Introduction to R - ECE-180D-WS-2023/Knowledge-Base-Wiki GitHub Wiki
Introduction to R
By: Terry Hu
This guide is here to help with R syntax and how to use RStudio, now known as Posit. By copying the code in the code blocks, you will be able to follow along this tutorial. A version of this guide with all the compiled results can be found here.
History
R is a programming language which focuses on statistical computing and graphics that was developed as a GNU Project. The GNU Project is part of the Free Software Movement that sought to make programs free to use for all. R is available under the terms of the Free Software Movement's GNU Public License, and is widely supported across systems including Windows, MacOS and Linux. As a statistical programming language, R lacks the versatility of general purpose languages such as Python or C++. However, R excels at statistical applications of large datasets, including matrix-array operations, data analysis and data visualization.
R's core development team has been committed to documentation, and with continual dedication from the R community, core R libraries and functions are cataloged. Many packages and libraries exists for the language, and users can also write their own functions, increasing its flexibility. For advance programmers, R allows code written in C/C++ to be called and for the objects in R to be manipulated by the C/C++ code.
One of the most common environments to run R is RStudio, which is now know as Posit; RStudio will be the IDE for which this wiki uses (but feel free to use other environments as well).
You can read more about the GNU Project here or about the R Project here.
Some key ideas behind R Syntax
Below is a short list of R syntax that users of other languages may need to take notice of when using R.
- R is case sensitive
- Hastags (#) are used for comments
- <- is used for assignments
- R can also be space sensitive
R data structures
R, like many other programming languages, has data structures. The main types of data structures in R are: vectors, matrices, arrays, lists and data frames. The first three are similar, but differ only in their dimensionality. Vectors are usually 1-D, matrices 2-D, and array n-D. Unlike other programming languages, the data type need not be declared in front of the variable assignment (though you can); rather R interprets the data structure, often through the parameters passed in.

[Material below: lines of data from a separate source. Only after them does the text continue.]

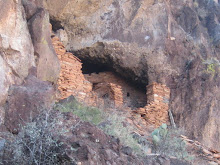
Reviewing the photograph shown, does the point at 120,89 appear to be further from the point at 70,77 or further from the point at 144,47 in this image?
the point at 70,77

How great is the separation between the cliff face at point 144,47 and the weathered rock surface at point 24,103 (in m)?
4.28

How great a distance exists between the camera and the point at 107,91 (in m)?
9.51

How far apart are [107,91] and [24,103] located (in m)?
4.62

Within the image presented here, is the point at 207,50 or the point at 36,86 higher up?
the point at 207,50


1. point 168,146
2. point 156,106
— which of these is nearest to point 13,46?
point 168,146

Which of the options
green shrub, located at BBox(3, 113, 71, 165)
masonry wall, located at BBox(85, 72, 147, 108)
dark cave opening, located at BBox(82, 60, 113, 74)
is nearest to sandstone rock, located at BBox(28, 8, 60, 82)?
green shrub, located at BBox(3, 113, 71, 165)

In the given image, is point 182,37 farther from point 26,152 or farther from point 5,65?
point 26,152

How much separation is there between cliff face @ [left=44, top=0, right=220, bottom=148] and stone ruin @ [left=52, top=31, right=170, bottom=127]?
0.34m

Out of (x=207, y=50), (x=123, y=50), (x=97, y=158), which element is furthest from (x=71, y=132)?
(x=207, y=50)

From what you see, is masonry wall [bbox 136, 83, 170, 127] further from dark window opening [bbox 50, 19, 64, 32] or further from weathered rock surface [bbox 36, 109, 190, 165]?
weathered rock surface [bbox 36, 109, 190, 165]

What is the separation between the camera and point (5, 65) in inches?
216

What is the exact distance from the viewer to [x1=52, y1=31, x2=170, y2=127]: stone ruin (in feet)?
28.1

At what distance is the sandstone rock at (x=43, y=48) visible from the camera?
652cm

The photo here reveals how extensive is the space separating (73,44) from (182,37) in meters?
3.25
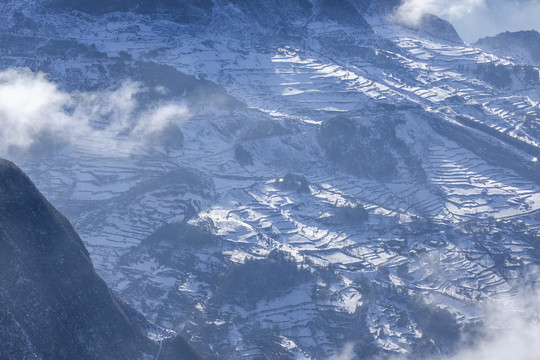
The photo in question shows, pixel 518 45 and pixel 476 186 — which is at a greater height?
pixel 518 45

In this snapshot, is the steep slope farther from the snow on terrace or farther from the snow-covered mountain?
the snow-covered mountain

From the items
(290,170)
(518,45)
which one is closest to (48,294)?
(290,170)

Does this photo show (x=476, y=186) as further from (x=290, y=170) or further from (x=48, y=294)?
(x=48, y=294)

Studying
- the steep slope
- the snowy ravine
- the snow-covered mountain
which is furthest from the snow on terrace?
the steep slope

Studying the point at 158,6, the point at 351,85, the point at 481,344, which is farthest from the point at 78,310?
the point at 158,6

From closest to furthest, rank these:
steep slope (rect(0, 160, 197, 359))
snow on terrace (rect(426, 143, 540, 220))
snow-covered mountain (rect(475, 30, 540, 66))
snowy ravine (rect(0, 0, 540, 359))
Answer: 1. steep slope (rect(0, 160, 197, 359))
2. snowy ravine (rect(0, 0, 540, 359))
3. snow on terrace (rect(426, 143, 540, 220))
4. snow-covered mountain (rect(475, 30, 540, 66))

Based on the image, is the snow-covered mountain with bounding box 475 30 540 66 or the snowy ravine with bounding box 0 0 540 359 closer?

Below are some of the basic data structures in R and how to use and declare them.
Vectors
- Vectors in R is a group of data elements of the same type stored together
- Vectors have two properties: type and length
- There are 6 primary types of atomic vectors:
- Logical (Boolean)
- Integer
- Double
- Character (String)
- Complex
- Raw
- To create vectors that contain integers, you must add L after the number
x<-c(2L,3L,5L)
print(x)
The above codes declares a vector x
that contains three integers.
- To create vectors that contain strings, you must add " " around the string
x<-c("Amber","Anin","Kit")
print(x)
The above codes declares a vector x
that contains three strings.
-
To find vector length, there is function
length(vector)
-
To find vector type, there is function
typeof(vector)
-
You can rename the elements of a vector thru function
names(vector)
x<-c(1,2,3)
names(x)<-c("a","b","c")
print(x)
The above code renames the elements in vector x
.
Lists
- Lists can contain elements of different data types
- To create a list, you can use function
list()
cars<-list("Taycan", 911L, "A45S", TRUE)
In this example, the list consists of two strings ("Taycan" and "A45S") a integer (911) and a boolean (TRUE).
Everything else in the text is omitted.